Comparison with other force fields

The main advance reported in this paper is three-fold: our model is a wide-coverage force field and simulation stack parameterized exclusively from QM data which produces accurate predictions. It is of interest to gauge the relative performance of ARROW FF to existing wide-coverage state-of-the-art models for prediction accuracy. Most of the QM-parameterized FF’s10,36 are not currently enabled in a simulation stack which produces free energy predictions, so we selected two widely-used empirical models to compare with. One is GAFF6, a representative of the many fixed-charge models, and the other is a polarizable model AMOEBA9,18. To avoid reproduction discrepancies the comparison is made on the available published subset of functional groups and is plotted in Fig. 4b. The MAE’s for this subset are, respectively, 0.88 (GAFF AM1-BCC)37, 0.76 (AMOEBA)9 and 0.22 (ARROW) kcal/mol. A list of molecules and their predicted hydration values for each model is in Supplementary Data 1c. Additionally, in Supplementary Data 1e, Supplementary Table 3, Supplementary Fig. 6, and Supplementary methods (Comparison to Implicit solvent models and Machine learning models) we summarize and discuss the comparative performance of several excellent tools from a variety of methodologies that focus specifically on prediction of solvation energies38,39. In Supplementary Data 1f we also show the QM-FF agreement of ARROW FF on the S22 and S66 datasets as well as a comparison with the same for geometry, frequency, non-covalent force field (GFN-FF)11,39, the MAE’s for such datasets can be found in Supplementary Table 1.
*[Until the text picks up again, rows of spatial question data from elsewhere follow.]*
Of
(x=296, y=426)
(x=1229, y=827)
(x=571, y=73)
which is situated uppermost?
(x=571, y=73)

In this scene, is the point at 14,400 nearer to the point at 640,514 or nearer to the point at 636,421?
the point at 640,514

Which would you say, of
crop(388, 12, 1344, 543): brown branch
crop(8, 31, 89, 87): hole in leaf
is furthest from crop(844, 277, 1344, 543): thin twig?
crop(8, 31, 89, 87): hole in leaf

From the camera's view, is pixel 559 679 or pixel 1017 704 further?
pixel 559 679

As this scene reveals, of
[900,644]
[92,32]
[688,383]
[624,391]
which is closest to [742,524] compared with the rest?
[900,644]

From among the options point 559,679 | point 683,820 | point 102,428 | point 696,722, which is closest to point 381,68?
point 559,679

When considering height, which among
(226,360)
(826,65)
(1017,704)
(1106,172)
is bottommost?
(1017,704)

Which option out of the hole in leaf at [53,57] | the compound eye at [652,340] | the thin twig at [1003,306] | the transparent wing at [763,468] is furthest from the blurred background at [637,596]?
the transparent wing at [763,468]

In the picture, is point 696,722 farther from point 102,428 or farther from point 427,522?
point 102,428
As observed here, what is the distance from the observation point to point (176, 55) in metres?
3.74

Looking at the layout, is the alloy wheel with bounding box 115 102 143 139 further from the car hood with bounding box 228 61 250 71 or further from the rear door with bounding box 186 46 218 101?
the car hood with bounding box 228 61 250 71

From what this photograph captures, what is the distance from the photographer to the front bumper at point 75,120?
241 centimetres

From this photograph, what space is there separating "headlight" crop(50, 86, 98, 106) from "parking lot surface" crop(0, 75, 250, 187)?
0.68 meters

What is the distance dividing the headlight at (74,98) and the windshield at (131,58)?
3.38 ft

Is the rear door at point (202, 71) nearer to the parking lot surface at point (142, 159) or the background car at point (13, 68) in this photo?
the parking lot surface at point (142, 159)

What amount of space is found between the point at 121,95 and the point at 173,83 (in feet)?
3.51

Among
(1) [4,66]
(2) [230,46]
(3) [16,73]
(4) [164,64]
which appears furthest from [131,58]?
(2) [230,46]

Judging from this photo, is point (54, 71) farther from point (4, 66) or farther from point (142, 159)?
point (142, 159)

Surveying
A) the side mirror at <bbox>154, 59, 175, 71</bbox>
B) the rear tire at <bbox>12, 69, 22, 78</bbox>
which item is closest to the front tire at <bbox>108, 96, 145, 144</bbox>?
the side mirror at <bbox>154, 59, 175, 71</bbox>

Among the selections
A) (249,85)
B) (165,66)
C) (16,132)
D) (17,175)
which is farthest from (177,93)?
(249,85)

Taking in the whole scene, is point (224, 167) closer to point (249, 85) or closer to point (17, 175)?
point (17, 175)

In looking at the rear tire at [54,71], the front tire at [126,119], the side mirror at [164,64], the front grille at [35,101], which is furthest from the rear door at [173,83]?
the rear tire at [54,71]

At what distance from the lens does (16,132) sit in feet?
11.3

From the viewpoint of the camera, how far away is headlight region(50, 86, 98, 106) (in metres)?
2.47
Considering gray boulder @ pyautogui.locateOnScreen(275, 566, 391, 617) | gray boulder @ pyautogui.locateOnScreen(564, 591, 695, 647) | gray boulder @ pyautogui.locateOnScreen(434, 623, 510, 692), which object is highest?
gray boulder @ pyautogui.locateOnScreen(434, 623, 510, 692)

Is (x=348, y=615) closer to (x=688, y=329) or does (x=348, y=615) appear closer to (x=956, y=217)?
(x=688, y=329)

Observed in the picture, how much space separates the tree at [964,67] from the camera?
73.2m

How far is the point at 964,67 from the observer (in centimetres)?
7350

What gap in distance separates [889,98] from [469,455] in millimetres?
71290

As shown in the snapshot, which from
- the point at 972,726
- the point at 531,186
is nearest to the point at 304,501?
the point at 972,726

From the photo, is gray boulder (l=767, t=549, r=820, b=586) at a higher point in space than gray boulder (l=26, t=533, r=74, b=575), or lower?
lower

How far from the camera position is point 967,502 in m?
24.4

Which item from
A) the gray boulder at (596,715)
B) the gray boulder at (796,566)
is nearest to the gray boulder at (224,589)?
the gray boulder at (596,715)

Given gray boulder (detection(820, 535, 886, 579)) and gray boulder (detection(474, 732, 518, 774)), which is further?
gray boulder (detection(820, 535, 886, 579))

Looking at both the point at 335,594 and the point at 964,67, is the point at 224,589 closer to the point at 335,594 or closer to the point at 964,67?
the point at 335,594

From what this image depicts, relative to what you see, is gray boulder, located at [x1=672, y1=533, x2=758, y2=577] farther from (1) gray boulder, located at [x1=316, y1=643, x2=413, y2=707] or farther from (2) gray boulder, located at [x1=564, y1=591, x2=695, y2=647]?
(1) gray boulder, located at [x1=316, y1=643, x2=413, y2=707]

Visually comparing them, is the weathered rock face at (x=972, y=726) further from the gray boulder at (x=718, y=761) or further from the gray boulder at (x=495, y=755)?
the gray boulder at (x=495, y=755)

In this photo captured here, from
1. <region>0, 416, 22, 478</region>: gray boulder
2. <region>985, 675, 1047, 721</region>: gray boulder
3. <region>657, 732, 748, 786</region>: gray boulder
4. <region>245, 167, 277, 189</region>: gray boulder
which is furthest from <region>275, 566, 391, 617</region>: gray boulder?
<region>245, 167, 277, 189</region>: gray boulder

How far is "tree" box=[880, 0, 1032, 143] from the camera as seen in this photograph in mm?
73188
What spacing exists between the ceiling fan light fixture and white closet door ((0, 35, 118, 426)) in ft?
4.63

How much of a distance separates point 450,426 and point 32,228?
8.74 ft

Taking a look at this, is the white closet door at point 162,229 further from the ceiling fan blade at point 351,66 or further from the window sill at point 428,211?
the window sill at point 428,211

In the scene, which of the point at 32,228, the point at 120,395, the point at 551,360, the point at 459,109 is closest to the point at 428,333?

We have shown that a QM-parametrized, physics-based force field embedded in a simulation and analysis stack predicts the free energies of solvation of arbitrary organic molecules to an accuracy better than thermal noise at room temperature (±0.5 kcal/mol). The correspondence from quantum mechanics to ensemble predictions is established via several important links. First, the benchmark QM calculations need to be of sufficient accuracy. Second, the model should provide a faithful description of the QM potential energy surface (PES), which imposes a significant yet computationally manageable level of complexity on the functional form. Third, the established art of molecular ensemble averaging must be performed with care. Finally, the dynamics of sampling the system should account for nuclear quantum effects. The ARROW FF is likely at the limit of complexity feasible for a wide-coverage analytical force field, and so it is satisfying that this model results in excellent prediction of properties in the liquid phase.